M. Sc. Materials Science & Engineering, National university of Singapore

B. Sc. College of chemistry and molecular engineering, Peking University

RESEARCH INTEREST

Synthesis metal oxide supported noble metal nanoparticle composite as catalyst for direct ethanol fuel cell.

Direct ethanol fuel cells (DEFCs) are an appealing alternative to the direct methanol fuel cells (DMFCs) due to the higher theoretical energy density of ethanol, accessibility; renewability and lower toxicity of the fuel. There are several significant technical challenges in DEFC to be unravelled including insufficient activity, poor durability and reliability and so on. Platinum-based catalysts are most commonly used as anode catalyst for DEFCs. In general, the Pt-based catalysts are supported on porous conductive materials with a high specific surface area. The most popular support material is Vulcan XC-72 carbon black because of its excellent electric conductivity, high surface area and pore structure. However, in DEFC operation environment, carbon is known to be oxidized electrochemically in aqueous solution by the following reaction:

C + 2H₂O ® CO₂ + 4H⁺ + 4e^-             (0.207 V vs SHE, 25°C)

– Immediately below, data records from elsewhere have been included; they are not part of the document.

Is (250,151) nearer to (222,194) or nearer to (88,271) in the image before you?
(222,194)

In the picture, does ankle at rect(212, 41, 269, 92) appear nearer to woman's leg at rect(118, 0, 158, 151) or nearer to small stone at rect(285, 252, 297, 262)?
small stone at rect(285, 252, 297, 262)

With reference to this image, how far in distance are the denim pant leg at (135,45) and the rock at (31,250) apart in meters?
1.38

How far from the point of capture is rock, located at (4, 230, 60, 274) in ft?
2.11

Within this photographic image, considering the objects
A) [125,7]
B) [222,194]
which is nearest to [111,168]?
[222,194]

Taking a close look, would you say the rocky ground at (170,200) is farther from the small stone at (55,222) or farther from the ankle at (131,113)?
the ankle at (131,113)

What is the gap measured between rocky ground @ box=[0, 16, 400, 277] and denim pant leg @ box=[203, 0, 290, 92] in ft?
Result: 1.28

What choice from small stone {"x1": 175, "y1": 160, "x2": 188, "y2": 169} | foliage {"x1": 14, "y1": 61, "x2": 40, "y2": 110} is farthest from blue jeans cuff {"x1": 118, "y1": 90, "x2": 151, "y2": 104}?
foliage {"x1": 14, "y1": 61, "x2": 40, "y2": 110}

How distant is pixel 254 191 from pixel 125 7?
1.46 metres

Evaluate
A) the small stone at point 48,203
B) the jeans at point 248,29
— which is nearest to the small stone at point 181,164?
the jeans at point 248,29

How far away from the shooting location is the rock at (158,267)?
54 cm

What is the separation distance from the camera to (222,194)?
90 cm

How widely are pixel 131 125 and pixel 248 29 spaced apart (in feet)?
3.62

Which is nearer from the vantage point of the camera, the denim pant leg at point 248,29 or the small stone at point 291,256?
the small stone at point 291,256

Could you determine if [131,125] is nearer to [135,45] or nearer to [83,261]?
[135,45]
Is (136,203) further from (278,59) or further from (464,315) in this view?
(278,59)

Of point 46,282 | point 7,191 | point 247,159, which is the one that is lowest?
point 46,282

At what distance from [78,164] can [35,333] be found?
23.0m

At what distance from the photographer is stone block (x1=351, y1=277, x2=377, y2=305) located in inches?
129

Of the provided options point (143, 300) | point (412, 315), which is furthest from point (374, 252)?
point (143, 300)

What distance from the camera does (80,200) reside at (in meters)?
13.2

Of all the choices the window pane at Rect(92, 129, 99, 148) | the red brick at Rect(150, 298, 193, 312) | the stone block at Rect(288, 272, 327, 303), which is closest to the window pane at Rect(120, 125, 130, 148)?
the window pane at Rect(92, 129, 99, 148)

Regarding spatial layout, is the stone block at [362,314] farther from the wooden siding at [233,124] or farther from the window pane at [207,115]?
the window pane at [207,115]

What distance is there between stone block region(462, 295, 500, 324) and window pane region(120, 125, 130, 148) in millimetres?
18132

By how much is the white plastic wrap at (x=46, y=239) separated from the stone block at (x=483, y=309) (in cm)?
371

The carbon corrosion rate will be accelerated in the presence of Pt which will lead to agglomeration or growth of electrocatalyst particles and deteriorate the cell performance.Therefore, extensive efforts have been made to develop new catalyst support materials, including nanostructured carbon (such as carbon nanotubes, mesoporous carbon, carbon nanofibers and graphene etc.), oxides, and nitrides, etc. Metal oxides are good candidate since they have higher electrochemical stability than that of carbon black. Such feature is a prerequisite to produce the long-term durable catalyst. Unfortunately, most oxides are poor conductor which limited its use in electrochemical application. The conductivity of the metal oxide could be improved by attaching them with conductive materials or by doping proper element.

 My research interest is to synthesize metal-oxide-noble metal nanoparticle composite and use them as catalyst for DEFCs. In the composite, the metal oxide not only works as a support for noble metal nanoparticles, but also contributes to the electrocatalytic activity.  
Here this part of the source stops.